Bob Herbert is a hard left columnist for the New York Times. Normally, his columns are showers of praise for the Obama Administration (like most every other political column in the NY Times). Today, Herbert is on a different tack. He is criticizing the Administration for spending tax dollars in Libya (and other foreign adventures) while "...simultaneously demolishing school budgets, closing libraries, laying off teachers and police officers and generally letting the bottom fall out of the quantity of life here at home." Sounds compelling doesn't it.
This article shows the depth of the lack of understanding of the hard left for what is really going on in the US and Western Europe. First and foremost, there is absolutely no reason whatsoever for laying off any public employees. Were it not for the absurd work rules and legal restrictions, public employees would take compensation adjustments and there would be few, if any, layoffs.
In my own county of Albemarle County, Virginia, rather than take a five percent paycut, the teachers lobby prefers to have five percent of the teachers laid off. That is a cruel and unfair outcome for the five percent who are laid off. The 95 percent who retain their jobs and benefits could care less. All that matters to them is that their pay and benefits are maintained. Under seniority rules only the newest teachers are at risk. The old fuddy duddies are completely protected from layoffs (as well as from any accountability at all). The "children be damned" attitude of the public school teacher lobby in this community (and in this state) mirrors that of teacher lobbies and teachers unions across the US and Europe. It is their decision to have layoffs. These would be very easy to avoid. Ditto for other public employees.

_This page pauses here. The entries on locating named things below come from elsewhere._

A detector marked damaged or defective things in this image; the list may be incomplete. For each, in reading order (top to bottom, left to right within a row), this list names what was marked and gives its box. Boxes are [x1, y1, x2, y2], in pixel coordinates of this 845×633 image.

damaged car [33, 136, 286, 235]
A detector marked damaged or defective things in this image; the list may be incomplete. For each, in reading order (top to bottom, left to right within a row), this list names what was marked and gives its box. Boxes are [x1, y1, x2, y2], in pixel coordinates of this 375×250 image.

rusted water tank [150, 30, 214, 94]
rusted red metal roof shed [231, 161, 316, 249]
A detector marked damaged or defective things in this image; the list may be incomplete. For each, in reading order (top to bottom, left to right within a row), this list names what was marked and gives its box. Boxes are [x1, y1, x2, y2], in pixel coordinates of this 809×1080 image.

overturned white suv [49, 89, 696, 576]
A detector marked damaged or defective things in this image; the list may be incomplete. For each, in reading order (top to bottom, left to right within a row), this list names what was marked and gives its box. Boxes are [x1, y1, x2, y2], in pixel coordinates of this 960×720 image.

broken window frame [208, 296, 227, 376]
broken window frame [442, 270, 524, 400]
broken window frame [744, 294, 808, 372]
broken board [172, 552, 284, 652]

But, Herbert's column raises a deeper question. If money is spent on foreign adventures, doesn't that take money away from funding an economic recovery in the US? The answer is a resounding "no." Regardless of the merits or demerits of foreign adventures, there is simply no evidence that governments who spend money promote economic recovery, progress or growth. In fact, the opposite is true. What the government needs to do is get out of the way. No amount of government spending can undo the damage of the Dodd-Frank legislation or Obamacare. Sending Elizabeth Warren back to Harvard and dismantling the mis-named Consumer Protection Agency would do more for economic recovery than spending another trillion dollars funding Obama's political allies (Obama's definition of stimulus spending).

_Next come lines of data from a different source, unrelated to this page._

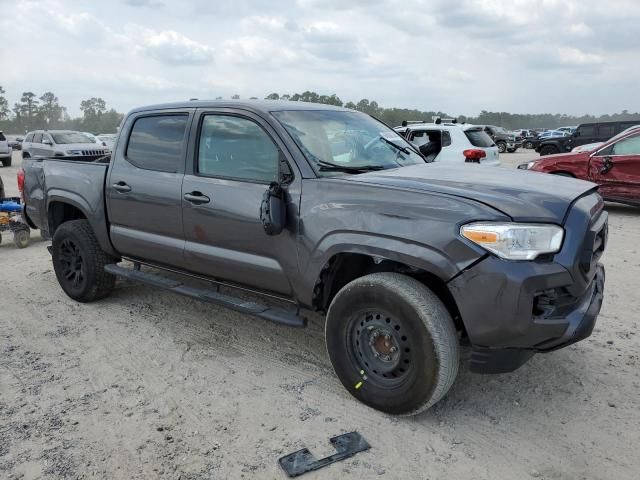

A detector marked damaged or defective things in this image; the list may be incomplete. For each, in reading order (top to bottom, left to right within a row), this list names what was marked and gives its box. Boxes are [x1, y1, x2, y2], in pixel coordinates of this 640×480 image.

broken side mirror [262, 182, 288, 236]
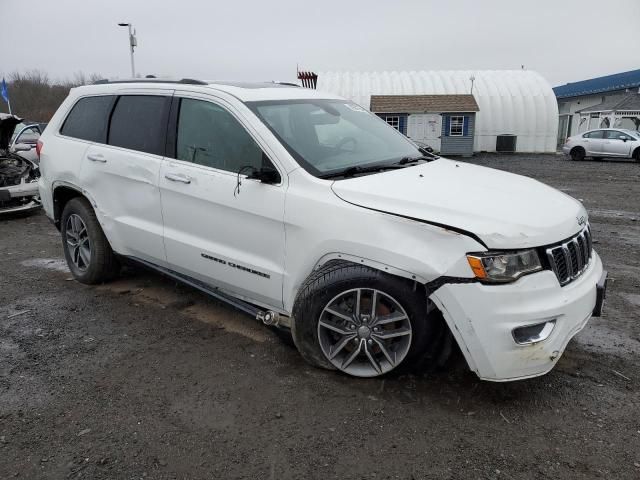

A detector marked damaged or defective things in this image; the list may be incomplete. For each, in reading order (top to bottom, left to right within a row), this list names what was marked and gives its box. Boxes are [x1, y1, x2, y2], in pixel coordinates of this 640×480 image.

damaged vehicle nearby [0, 113, 41, 215]
damaged vehicle nearby [37, 79, 608, 382]
crumpled front bumper [430, 251, 604, 382]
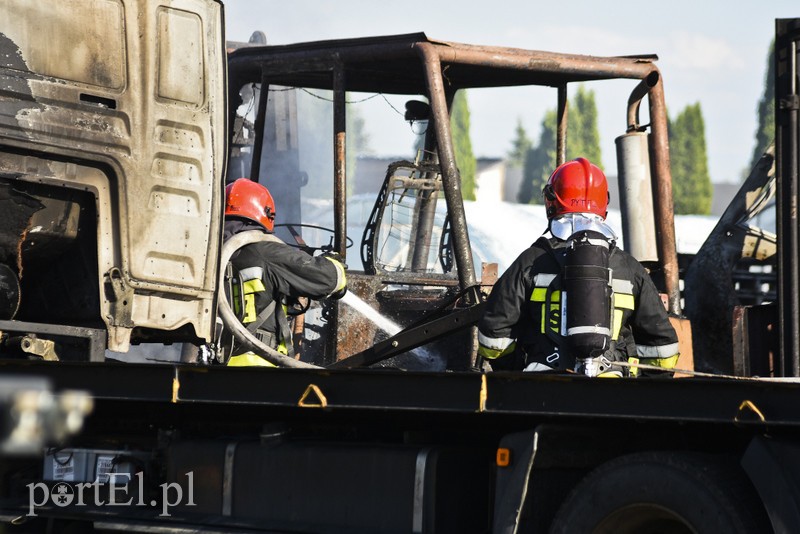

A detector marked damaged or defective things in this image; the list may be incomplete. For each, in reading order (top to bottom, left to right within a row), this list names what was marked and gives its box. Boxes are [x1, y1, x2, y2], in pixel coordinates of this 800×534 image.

charred metal panel [0, 1, 225, 352]
rusty metal bar [418, 42, 476, 294]
rusty metal bar [648, 70, 680, 314]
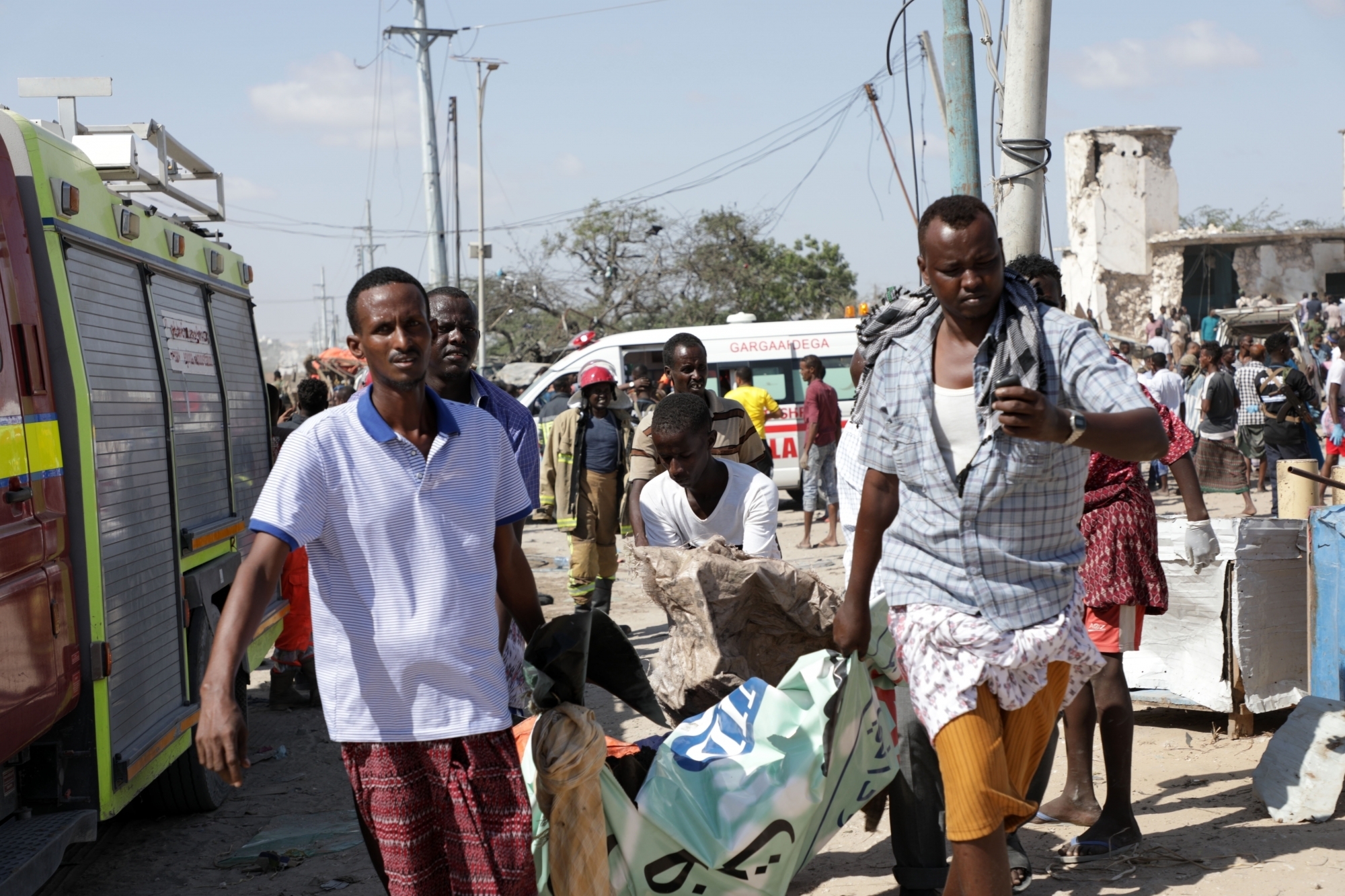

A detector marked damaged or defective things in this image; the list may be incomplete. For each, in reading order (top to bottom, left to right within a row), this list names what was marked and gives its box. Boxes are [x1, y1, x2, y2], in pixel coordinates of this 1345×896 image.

damaged concrete building [1060, 124, 1345, 336]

A similar argument applies to public education. Public education in the US and increasingly in Europe is in shambles. Why? Money? Just look at the numbers. Schools, public and private, higher education and lower education, absorb an increasing share of national output, not only in the US but throughout Europe. Are our schools getting better? Our schools, in fact, are poorly run, dominated by administrators and teachers with political, not educational, motivation. It is easy to teach students, if that is what you want to do, But, increasingly, teaching students is not what teachers want to do. You can see this most clearly in higher education, but it shows up dramatically in the modern public schools as well. The recent activities by teachers in Wisconsin show you where their true interests lie...it is not in the classroom.
Money isn't the issue, Bob Herbert. In fact, more money can cause even more mischief for our public schools, for our economic recovery. The best thing the government can do is to shrink itself and get out of the way.